[Collected data entries]
• • • • • • •

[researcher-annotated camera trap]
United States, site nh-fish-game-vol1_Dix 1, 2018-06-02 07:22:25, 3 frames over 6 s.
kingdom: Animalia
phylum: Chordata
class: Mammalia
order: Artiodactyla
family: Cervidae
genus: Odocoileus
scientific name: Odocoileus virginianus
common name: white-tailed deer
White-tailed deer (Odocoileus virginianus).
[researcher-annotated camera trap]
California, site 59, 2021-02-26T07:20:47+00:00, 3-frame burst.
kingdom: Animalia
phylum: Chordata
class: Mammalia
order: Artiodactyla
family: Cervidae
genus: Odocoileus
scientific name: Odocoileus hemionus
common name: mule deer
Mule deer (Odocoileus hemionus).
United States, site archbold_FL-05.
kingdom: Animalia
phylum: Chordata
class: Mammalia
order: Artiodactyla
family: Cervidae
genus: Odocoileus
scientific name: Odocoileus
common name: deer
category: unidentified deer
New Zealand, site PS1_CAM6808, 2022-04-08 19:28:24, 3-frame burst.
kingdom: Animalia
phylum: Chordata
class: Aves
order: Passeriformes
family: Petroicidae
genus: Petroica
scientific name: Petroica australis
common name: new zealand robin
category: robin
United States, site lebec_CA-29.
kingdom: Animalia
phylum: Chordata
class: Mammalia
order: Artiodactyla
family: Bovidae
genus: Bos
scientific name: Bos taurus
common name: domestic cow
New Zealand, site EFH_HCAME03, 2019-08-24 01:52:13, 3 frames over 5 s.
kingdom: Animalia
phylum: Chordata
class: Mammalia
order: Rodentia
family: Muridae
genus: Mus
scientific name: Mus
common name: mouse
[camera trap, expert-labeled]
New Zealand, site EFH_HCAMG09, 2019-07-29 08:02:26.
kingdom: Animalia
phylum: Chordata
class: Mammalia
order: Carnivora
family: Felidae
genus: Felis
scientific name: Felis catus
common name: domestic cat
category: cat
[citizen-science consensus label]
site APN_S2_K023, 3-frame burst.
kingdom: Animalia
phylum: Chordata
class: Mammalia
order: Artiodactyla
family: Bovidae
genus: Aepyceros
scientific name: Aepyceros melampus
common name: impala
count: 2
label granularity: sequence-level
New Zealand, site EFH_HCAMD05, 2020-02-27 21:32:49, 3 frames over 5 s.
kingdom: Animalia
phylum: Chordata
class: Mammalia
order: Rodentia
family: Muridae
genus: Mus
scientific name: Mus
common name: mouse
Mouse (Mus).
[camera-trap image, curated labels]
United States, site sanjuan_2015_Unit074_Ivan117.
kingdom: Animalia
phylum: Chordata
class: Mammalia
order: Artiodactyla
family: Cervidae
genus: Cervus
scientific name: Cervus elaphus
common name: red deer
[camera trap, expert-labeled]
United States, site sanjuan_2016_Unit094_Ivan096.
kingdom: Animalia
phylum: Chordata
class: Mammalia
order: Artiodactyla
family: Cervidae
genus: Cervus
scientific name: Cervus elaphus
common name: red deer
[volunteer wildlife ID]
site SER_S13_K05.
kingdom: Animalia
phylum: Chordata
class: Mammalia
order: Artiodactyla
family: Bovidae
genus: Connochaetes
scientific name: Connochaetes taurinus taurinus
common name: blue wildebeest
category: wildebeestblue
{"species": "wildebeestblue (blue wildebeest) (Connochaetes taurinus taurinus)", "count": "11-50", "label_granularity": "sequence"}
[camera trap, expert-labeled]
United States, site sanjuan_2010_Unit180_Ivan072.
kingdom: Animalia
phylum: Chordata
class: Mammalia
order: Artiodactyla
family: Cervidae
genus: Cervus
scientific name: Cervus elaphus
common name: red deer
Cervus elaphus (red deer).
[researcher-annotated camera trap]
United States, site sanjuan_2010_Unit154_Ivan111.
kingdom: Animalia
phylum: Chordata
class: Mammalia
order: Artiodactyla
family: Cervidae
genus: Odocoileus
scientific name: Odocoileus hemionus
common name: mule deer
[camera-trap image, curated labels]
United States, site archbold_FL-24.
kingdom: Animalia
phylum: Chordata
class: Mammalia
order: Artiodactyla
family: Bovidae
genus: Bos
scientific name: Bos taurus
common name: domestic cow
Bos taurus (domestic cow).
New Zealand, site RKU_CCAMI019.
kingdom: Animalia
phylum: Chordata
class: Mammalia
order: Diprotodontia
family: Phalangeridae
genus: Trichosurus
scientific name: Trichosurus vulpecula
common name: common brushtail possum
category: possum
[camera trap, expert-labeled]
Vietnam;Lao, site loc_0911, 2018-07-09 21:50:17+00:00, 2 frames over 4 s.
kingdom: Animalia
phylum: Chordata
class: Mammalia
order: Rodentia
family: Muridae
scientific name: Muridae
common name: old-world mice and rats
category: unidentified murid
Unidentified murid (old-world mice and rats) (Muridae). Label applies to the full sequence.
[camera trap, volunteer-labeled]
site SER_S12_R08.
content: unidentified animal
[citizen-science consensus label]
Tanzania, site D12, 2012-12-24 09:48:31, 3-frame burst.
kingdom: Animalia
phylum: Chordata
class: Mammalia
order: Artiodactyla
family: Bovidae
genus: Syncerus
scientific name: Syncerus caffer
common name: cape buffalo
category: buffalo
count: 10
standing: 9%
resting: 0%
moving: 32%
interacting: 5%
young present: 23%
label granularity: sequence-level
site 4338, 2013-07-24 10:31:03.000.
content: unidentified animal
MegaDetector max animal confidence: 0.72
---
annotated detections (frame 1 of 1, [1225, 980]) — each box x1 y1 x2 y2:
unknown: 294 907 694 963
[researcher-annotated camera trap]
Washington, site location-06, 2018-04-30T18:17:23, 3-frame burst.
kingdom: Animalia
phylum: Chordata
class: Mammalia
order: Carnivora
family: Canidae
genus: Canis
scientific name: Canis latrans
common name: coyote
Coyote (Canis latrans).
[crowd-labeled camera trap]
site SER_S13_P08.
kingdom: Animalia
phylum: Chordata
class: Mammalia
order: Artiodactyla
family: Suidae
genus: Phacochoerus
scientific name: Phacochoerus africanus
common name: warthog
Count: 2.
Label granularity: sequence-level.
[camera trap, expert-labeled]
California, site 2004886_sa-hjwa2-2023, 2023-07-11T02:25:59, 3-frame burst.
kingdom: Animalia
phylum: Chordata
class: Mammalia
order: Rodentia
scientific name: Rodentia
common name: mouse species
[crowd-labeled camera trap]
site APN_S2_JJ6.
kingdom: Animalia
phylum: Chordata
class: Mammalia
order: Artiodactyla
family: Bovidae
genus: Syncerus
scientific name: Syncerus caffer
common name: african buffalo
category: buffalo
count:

• • • • • • •

- _TRY IT_:
All that belongs in the answer is the run of lines above from the line containing "[camera trap, volunteer-labeled]" through the line containing "standing: 9%", exactly as written.

- _EXERCISE RESULT_:
[camera trap, volunteer-labeled]
site SER_S12_R08.
content: unidentified animal
[citizen-science consensus label]
Tanzania, site D12, 2012-12-24 09:48:31, 3-frame burst.
kingdom: Animalia
phylum: Chordata
class: Mammalia
order: Artiodactyla
family: Bovidae
genus: Syncerus
scientific name: Syncerus caffer
common name: cape buffalo
category: buffalo
count: 10
standing: 9%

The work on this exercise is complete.